I would also have never known how much of a giant pain in the ass I can be to those who don’t operate like me. I now have a list of basic human traits I don’t have and functions I can’t perform, or that I perform so wildly differently that it can still be an issue. That’s a problem when dealing with neurotypical people, particularly if an environment is not accepting, but it can become even more of an issue when dealing with people whose neurodivergence doesn’t match mine. In particular, some of my favourite people are on the autistic spectrum. We like each other a lot, but our brains are quite simply not designed to play well together. Knowing that fact has enabled us to have open and honest discussions about our needs, so we can try and meet in the middle instead of driving each other up the wall.
This is important: we sat down, brought out our baskets of needs and issues, spread them on the table, and talked about how we can meet as many of them as much as we can, together, so we’re all as happy as we can be, both with ourselves and with each other. The final result may look something like us masking our neurodivergence in order to function, but it isn’t: it is an entirely different process that embraces who we are. Its goal is to help us be ourselves and work together. We are creating a space in which we can both be and do. I’m 44, and I’ve never had that before. I’ve always had to choose, and sometimes the choice has been fucking expensive. What I have here and now is comfortable and comforting in a way that I can’t even begin to explain to people who’ve never had to act like someone else just in order to be. It’s home. I’m home.
A few months ago, I sat and listened to a self-defence instructor lecture us on “othering.” What she said was: “I can teach those people how not to be othered.” It hit me like a brick to the face at the time, but I wasn’t quite sure why. I knew I was one of “those people”, and I also knew that her cis/het/mono/white/anglo/upper-middle-class solution wasn’t going to work for me.

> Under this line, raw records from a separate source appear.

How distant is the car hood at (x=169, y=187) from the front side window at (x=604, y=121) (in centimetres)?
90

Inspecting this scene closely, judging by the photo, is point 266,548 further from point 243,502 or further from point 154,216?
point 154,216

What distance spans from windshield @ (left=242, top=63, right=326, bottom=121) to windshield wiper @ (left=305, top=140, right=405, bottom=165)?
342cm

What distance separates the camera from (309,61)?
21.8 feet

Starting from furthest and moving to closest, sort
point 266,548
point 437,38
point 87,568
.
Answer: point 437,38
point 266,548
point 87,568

I know how to pretend that I am what I’m not; that’s how I survived my childhood. I know how to “fit in,” more or less. I know how to “function”. I also know how much that hurts, the barrier it builds between you and the world, you and your loved ones, and you and yourself. Instead of being othered by others, you’re othering yourself; it may help you survive, but it won’t help you thrive. Where there is no acceptance, there can be no love. All there is is the endless grind of performing, performing, performing, while the person you really are lies not just unloved, but literally unlived.